Collected data entries:
>>>
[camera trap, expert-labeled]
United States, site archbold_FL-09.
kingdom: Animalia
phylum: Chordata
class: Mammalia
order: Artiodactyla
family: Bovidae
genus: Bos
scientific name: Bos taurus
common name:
<<<
▸ Aim of the task: Nothing but the lines from the one with "order: Artiodactyla" through the final line of the data belongs in the answer, and they must match exactly.

▸ Task answer:
order: Artiodactyla
family: Bovidae
genus: Bos
scientific name: Bos taurus
common name:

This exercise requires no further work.